In the entries below, take the lines from the one containing "In this scene" through the end and write them out again with "car hood" swapped for "engine hood", leaving everything else untouched.

─── The records ───

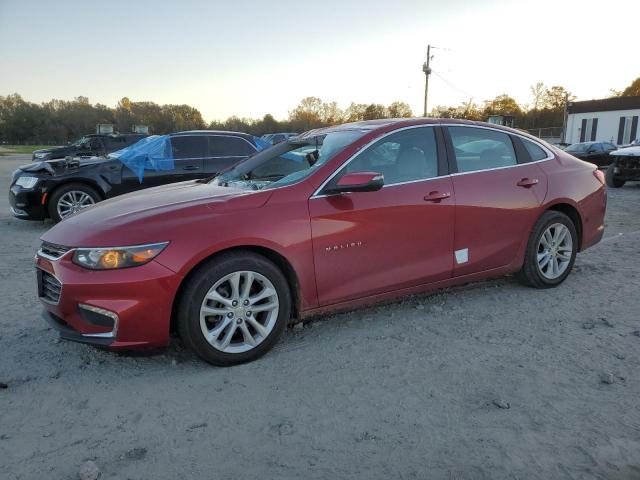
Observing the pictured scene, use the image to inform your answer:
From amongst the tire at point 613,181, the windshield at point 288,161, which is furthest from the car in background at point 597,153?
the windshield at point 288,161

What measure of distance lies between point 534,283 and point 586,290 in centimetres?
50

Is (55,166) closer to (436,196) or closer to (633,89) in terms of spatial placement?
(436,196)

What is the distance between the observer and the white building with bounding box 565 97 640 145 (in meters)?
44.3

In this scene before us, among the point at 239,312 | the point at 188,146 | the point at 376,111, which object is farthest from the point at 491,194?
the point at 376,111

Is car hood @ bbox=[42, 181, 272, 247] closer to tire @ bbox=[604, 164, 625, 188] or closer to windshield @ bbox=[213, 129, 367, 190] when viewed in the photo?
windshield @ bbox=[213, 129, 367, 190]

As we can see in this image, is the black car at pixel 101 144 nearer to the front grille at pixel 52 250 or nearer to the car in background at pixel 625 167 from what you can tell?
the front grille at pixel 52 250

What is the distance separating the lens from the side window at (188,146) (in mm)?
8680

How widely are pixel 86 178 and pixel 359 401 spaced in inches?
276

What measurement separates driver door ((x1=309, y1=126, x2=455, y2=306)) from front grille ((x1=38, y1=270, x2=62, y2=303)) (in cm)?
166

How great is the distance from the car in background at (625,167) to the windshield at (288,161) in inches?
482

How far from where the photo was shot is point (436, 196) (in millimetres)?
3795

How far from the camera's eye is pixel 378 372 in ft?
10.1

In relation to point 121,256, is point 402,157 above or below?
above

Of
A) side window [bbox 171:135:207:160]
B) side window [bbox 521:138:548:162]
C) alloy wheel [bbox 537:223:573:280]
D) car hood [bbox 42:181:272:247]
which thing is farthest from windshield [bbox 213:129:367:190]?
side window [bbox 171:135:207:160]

───

Problem solution:
In this scene before us, among the point at 239,312 | the point at 188,146 | the point at 376,111, which object is farthest from the point at 491,194?
the point at 376,111

Is engine hood @ bbox=[42, 181, 272, 247] closer to tire @ bbox=[604, 164, 625, 188] or closer to windshield @ bbox=[213, 129, 367, 190] when viewed in the photo?
windshield @ bbox=[213, 129, 367, 190]

As we can see in this image, is the black car at pixel 101 144 nearer to the front grille at pixel 52 250 or nearer to the car in background at pixel 625 167 from what you can tell?
the front grille at pixel 52 250

What is the distance separating the lens from the side window at (188,146) (in mm)?
8680

How widely are pixel 86 178 and pixel 359 401 spaced in inches?
276

What measurement separates driver door ((x1=309, y1=126, x2=455, y2=306)) from front grille ((x1=38, y1=270, x2=62, y2=303)) (in cm)?
166

How great is the distance from the car in background at (625,167) to the windshield at (288,161) in inches?
482

How far from where the photo was shot is point (436, 196) (in millimetres)?
3795

How far from the camera's eye is pixel 378 372 in ft?
10.1

In relation to point 121,256, is point 402,157 above or below?
above

Of
A) side window [bbox 171:135:207:160]
B) side window [bbox 521:138:548:162]
C) alloy wheel [bbox 537:223:573:280]
D) engine hood [bbox 42:181:272:247]
which thing is farthest from windshield [bbox 213:129:367:190]?
side window [bbox 171:135:207:160]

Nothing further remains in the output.